### Compito breve
Modifica tutte le righe da quella che contiene "From [456,464], [39,49], [300,456], which" fino a quella che contiene "1523 centimetres": riscrivile sostituendo "window" con "door" e lascia invariato tutto il resto.

### Estratti di un dataset di ragionamento spaziale
"""

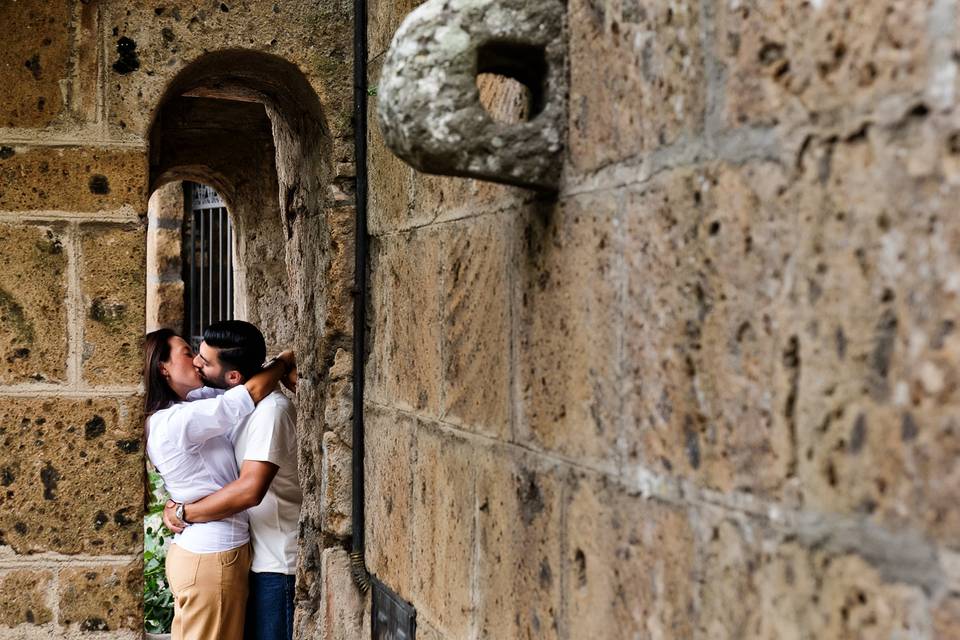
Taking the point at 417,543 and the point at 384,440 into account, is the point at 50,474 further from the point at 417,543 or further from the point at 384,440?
the point at 417,543

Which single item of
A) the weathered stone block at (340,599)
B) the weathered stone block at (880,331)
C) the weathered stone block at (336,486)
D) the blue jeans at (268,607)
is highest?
the weathered stone block at (880,331)

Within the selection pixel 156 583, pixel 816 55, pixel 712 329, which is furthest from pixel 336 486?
pixel 156 583

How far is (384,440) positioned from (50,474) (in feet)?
3.03

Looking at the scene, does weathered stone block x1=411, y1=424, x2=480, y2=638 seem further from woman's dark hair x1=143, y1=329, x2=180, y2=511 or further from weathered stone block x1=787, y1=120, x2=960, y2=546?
woman's dark hair x1=143, y1=329, x2=180, y2=511

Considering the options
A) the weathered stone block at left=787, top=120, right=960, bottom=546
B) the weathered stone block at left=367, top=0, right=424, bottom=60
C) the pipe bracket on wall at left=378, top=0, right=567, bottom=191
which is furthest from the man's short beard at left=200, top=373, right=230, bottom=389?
the weathered stone block at left=787, top=120, right=960, bottom=546

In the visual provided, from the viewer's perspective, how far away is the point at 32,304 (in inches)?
120

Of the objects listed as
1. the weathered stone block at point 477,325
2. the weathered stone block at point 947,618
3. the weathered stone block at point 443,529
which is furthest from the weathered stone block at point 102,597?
the weathered stone block at point 947,618

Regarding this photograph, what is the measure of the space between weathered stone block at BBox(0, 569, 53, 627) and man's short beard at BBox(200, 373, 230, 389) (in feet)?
4.15

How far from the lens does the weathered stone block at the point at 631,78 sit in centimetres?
141

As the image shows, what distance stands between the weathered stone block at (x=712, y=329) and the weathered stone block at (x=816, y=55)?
85 millimetres

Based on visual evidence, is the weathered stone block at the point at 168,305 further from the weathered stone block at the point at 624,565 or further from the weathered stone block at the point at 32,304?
the weathered stone block at the point at 624,565

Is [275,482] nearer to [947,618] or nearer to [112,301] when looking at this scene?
[112,301]

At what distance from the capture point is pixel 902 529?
102 cm

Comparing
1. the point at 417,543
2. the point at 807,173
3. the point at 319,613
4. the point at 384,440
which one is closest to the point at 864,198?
the point at 807,173
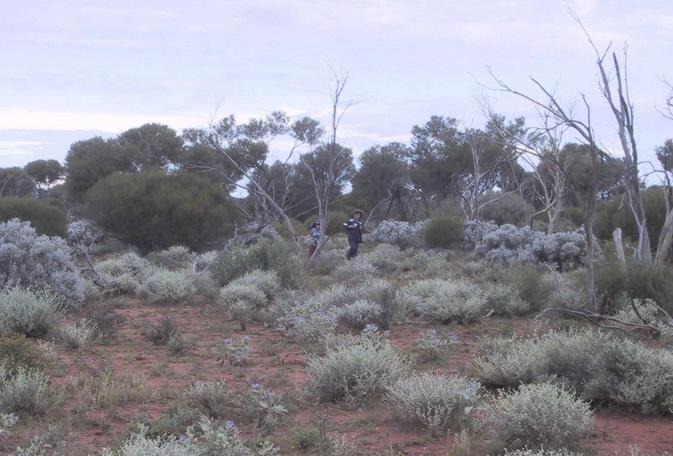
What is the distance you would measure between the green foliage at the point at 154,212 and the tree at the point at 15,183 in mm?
20528

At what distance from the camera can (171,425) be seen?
19.1ft

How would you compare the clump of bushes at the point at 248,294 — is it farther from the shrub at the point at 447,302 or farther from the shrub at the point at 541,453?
the shrub at the point at 541,453

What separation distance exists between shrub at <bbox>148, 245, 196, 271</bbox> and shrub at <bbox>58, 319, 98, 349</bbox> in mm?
9713

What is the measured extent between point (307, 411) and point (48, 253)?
713cm

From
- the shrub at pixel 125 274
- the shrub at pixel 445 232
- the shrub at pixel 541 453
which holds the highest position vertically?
the shrub at pixel 445 232

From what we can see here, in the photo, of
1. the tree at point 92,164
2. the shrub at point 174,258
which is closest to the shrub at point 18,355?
the shrub at point 174,258

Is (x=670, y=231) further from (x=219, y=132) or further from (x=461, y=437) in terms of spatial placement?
(x=219, y=132)

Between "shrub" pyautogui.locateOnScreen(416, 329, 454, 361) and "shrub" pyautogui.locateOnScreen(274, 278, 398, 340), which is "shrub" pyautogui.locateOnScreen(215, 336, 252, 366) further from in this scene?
"shrub" pyautogui.locateOnScreen(416, 329, 454, 361)

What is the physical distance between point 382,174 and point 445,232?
66.7ft

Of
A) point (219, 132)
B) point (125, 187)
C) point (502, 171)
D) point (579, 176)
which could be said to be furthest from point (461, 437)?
point (502, 171)

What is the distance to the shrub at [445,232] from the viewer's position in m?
27.7

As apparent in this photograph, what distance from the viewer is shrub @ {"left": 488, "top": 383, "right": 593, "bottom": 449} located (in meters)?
5.29

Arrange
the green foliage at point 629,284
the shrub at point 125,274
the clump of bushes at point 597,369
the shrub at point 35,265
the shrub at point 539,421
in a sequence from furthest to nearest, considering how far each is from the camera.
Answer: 1. the shrub at point 125,274
2. the shrub at point 35,265
3. the green foliage at point 629,284
4. the clump of bushes at point 597,369
5. the shrub at point 539,421

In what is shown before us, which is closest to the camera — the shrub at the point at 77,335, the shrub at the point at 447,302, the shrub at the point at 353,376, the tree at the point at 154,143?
the shrub at the point at 353,376
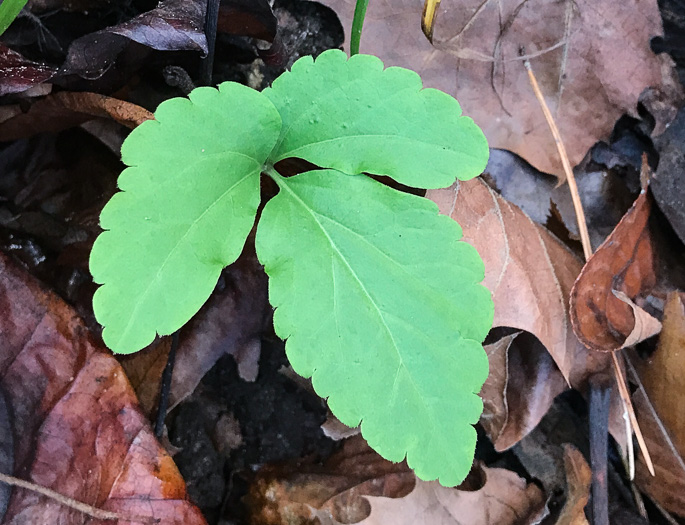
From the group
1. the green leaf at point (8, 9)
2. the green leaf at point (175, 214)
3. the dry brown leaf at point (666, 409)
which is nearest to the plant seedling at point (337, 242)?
the green leaf at point (175, 214)

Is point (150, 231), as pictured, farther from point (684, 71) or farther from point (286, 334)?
point (684, 71)

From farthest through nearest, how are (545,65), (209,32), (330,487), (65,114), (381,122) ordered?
(545,65)
(330,487)
(65,114)
(209,32)
(381,122)

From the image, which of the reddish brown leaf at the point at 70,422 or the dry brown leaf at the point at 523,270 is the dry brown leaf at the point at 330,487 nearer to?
the reddish brown leaf at the point at 70,422

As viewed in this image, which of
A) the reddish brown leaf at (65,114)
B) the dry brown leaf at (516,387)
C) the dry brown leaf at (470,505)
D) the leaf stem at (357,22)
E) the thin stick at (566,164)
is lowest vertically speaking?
the dry brown leaf at (470,505)

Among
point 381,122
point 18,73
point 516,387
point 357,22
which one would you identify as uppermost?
point 357,22

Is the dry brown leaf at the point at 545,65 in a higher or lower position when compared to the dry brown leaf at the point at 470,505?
higher

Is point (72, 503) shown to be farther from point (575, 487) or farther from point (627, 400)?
point (627, 400)

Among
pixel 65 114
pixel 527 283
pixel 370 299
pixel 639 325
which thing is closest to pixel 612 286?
pixel 639 325
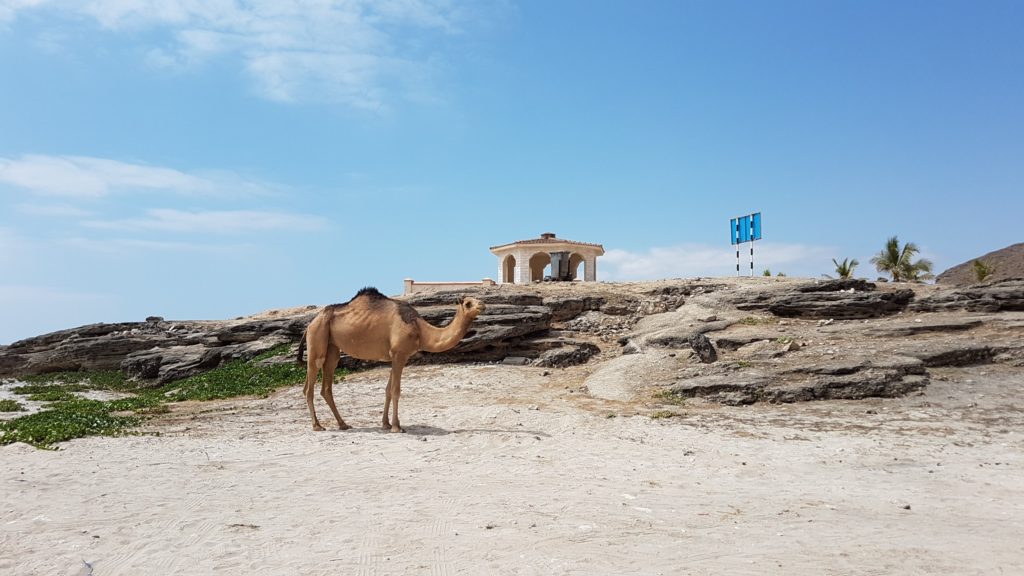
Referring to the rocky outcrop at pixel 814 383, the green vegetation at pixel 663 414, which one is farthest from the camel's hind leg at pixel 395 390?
the rocky outcrop at pixel 814 383

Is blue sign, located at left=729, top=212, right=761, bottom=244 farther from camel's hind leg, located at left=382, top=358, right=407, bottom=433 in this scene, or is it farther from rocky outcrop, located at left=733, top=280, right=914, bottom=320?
camel's hind leg, located at left=382, top=358, right=407, bottom=433

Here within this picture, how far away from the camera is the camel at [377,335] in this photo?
11.8 meters

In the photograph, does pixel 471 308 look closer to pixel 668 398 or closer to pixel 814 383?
pixel 668 398

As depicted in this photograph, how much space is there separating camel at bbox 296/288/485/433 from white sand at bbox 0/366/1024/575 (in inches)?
39.1

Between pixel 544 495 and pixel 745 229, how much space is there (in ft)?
109

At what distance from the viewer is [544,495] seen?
7.66 metres

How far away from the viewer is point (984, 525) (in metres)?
6.85

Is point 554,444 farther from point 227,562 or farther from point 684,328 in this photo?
point 684,328

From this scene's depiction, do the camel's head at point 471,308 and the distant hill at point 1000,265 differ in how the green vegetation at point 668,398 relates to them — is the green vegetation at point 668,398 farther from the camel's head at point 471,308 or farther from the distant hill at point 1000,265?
the distant hill at point 1000,265

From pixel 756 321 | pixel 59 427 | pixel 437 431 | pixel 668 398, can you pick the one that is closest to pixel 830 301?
pixel 756 321

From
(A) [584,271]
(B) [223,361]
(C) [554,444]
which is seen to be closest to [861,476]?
(C) [554,444]

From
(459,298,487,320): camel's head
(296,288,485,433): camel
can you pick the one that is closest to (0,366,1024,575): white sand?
(296,288,485,433): camel

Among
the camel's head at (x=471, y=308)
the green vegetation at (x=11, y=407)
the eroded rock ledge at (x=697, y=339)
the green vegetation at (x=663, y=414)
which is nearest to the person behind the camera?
the camel's head at (x=471, y=308)

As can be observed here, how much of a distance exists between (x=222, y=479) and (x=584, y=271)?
115ft
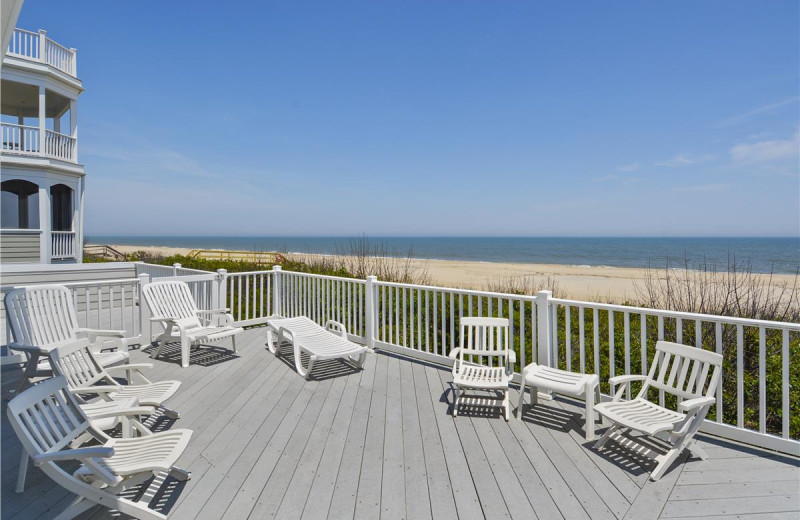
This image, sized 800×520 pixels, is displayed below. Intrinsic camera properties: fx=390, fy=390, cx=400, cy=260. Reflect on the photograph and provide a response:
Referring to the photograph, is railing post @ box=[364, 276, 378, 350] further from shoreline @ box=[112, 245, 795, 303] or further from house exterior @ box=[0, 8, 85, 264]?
house exterior @ box=[0, 8, 85, 264]

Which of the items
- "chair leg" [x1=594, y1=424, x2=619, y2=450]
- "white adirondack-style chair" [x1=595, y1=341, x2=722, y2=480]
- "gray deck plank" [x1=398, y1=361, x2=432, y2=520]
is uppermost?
"white adirondack-style chair" [x1=595, y1=341, x2=722, y2=480]

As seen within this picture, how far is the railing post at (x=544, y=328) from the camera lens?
12.5 feet

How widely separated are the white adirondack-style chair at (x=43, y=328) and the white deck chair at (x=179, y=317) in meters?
0.71

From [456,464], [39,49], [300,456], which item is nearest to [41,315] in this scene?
[300,456]

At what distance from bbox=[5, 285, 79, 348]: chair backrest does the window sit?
10.0 meters

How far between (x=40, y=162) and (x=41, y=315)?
945cm

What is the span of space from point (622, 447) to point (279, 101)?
1523 centimetres

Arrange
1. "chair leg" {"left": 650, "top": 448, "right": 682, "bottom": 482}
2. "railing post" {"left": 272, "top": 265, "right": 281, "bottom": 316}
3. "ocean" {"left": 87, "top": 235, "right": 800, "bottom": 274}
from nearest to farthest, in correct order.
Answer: "chair leg" {"left": 650, "top": 448, "right": 682, "bottom": 482} → "railing post" {"left": 272, "top": 265, "right": 281, "bottom": 316} → "ocean" {"left": 87, "top": 235, "right": 800, "bottom": 274}

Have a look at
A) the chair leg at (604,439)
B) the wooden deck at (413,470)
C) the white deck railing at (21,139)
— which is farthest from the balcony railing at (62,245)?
the chair leg at (604,439)

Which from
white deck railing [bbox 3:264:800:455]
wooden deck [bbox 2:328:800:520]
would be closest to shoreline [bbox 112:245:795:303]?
white deck railing [bbox 3:264:800:455]

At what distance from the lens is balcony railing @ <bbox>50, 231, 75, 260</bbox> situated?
11172mm

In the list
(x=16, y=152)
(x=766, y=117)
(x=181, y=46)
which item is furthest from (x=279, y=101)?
(x=766, y=117)

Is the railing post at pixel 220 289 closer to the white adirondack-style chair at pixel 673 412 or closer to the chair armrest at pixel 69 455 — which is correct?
the chair armrest at pixel 69 455

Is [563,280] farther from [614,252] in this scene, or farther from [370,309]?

"""

### La risposta
From [456,464], [39,49], [300,456], which item is nearest to [41,315] in this scene?
[300,456]

At what distance from bbox=[5, 285, 79, 348]: chair backrest does the door sit?
10.0 meters

How far between (x=40, y=162) and (x=41, y=315)?
945cm

What is the span of space from point (622, 447) to point (279, 101)?
1523 centimetres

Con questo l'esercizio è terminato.